La non-publication d'un sondage soulignant que les Français apprécient les compétences de Dominique Strauss-Kahn pose la question d'un retour en politique du socialiste. Une hypothèse qui semblait encore improbable il y a peu.

Article rédigé par Christophe Rauzy
France Télévisions
Publié Mis à jour
Temps de lecture : 8min
L'ancien directeur du FMI, Dominique Strauss-Kahn, le 17 septembre 2013, à Belgrade (Serbie). (ALEXA STANKOVIC / AFP)

La révélation par France Info, mardi 4 mars, d'un sondage non publié par Le Parisien magazine a fait naître une question dont la réponse paraissait, jusqu'ici, évidente : un retour de Dominique Strauss-Kahn est-il possible ? Francetv info revient sur les arguments qui penchent pour ou contre le retour de l'ancien grand favori de la course à l'Elysée.

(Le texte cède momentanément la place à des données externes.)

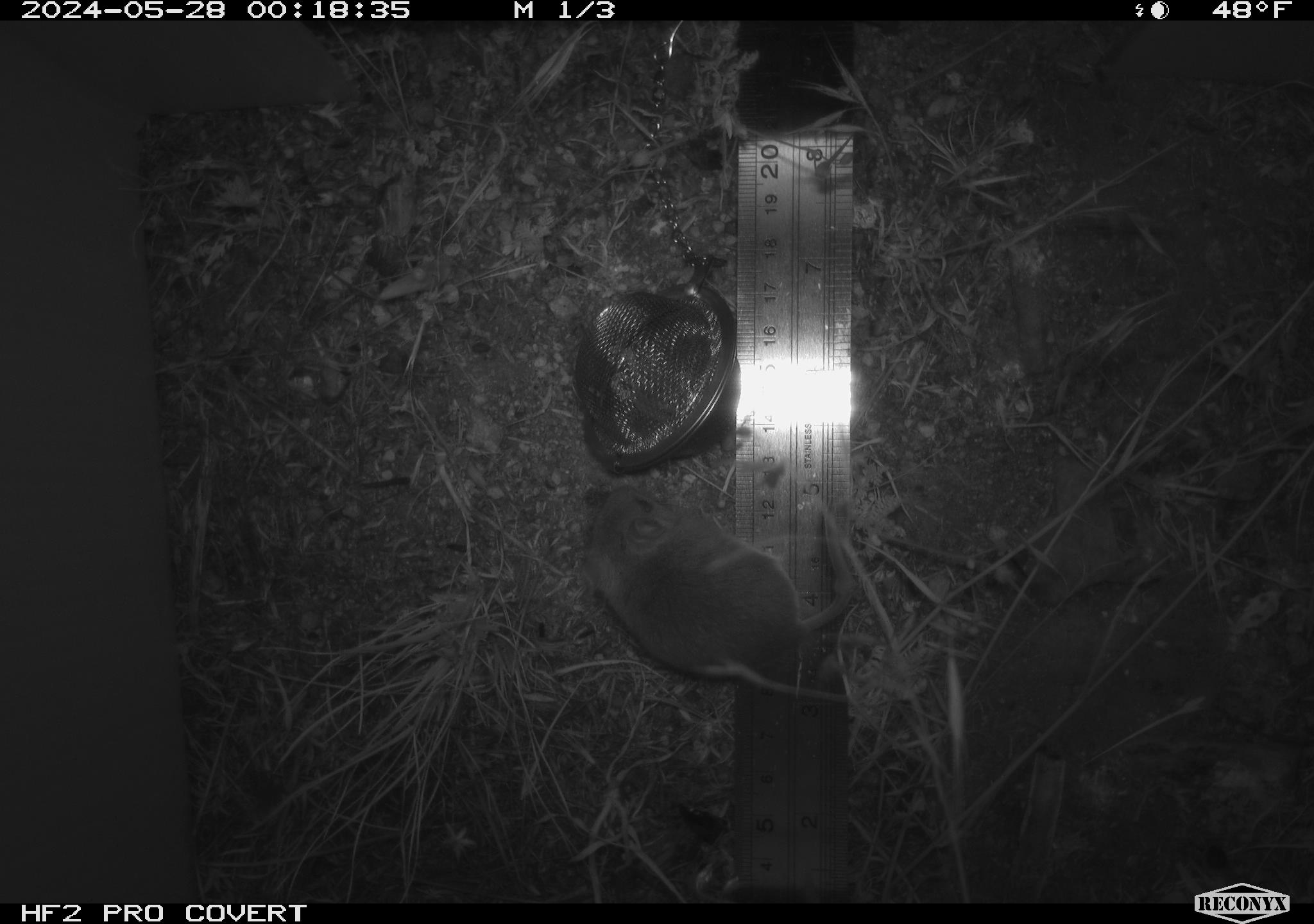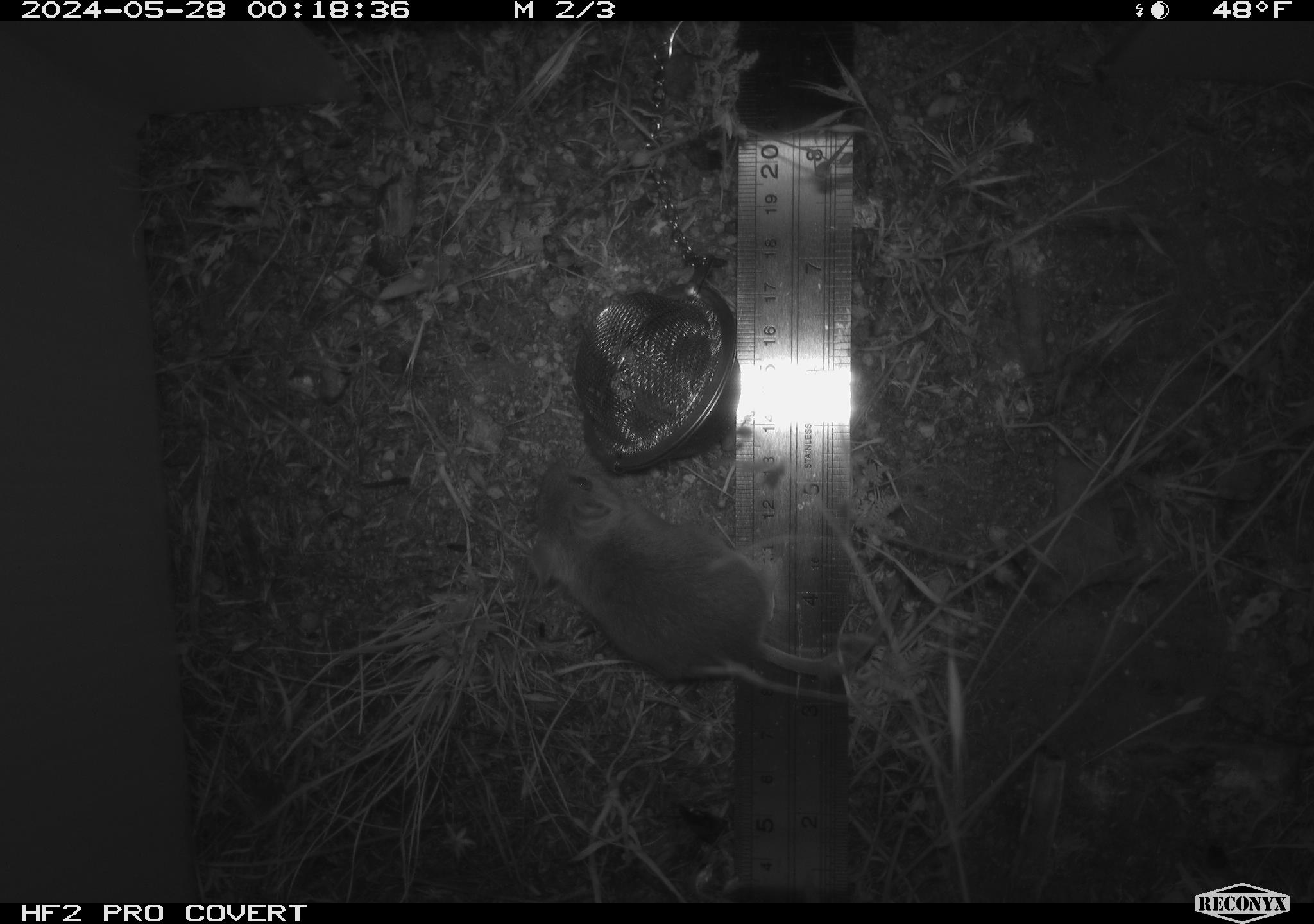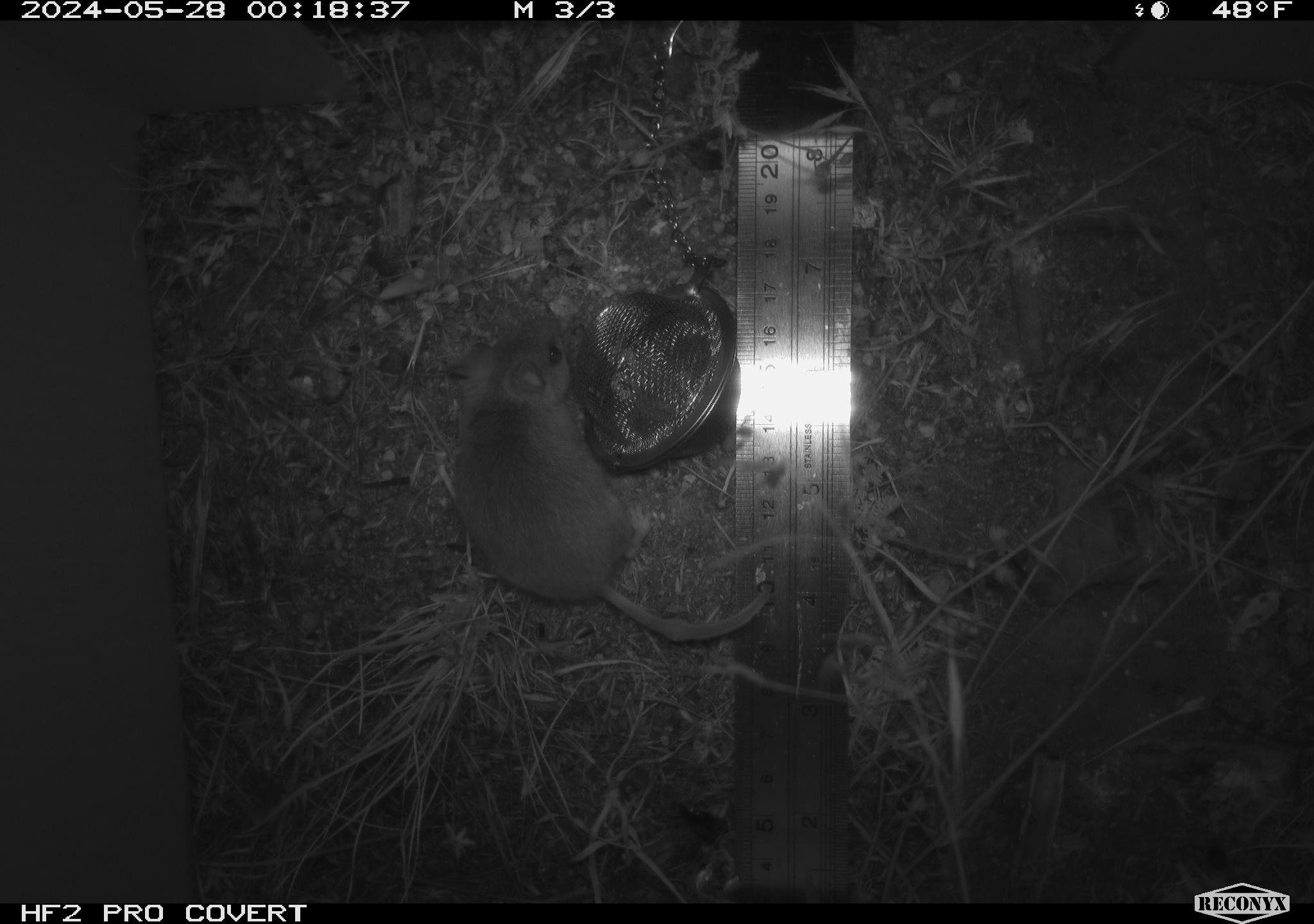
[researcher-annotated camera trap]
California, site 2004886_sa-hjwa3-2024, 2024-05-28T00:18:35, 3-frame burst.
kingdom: Animalia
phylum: Chordata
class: Mammalia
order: Rodentia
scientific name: Rodentia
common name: rodent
Rodent (Rodentia).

Oui, un sondage lui est favorable

Le résultat du sondage commandé par Le Parisien magazine à BVA a tellement surpris ses commanditaires que la direction de l'hebdomadaire s'est refusée à le publier, le jugeant trop partiel, comme elle s'en explique sur Le Parisien.fr. Au delà des considérations déontologiques, cette étude non publiée livre tout de même un enseignement : selon ce sondage, pour une large majorité de Français (56%), Dominique Strauss-Kahn ferait un meilleur président que François Hollande. L'ancien directeur du Fonds monétaire international (FMI) arrive même en tête des 14 personnalités proposées.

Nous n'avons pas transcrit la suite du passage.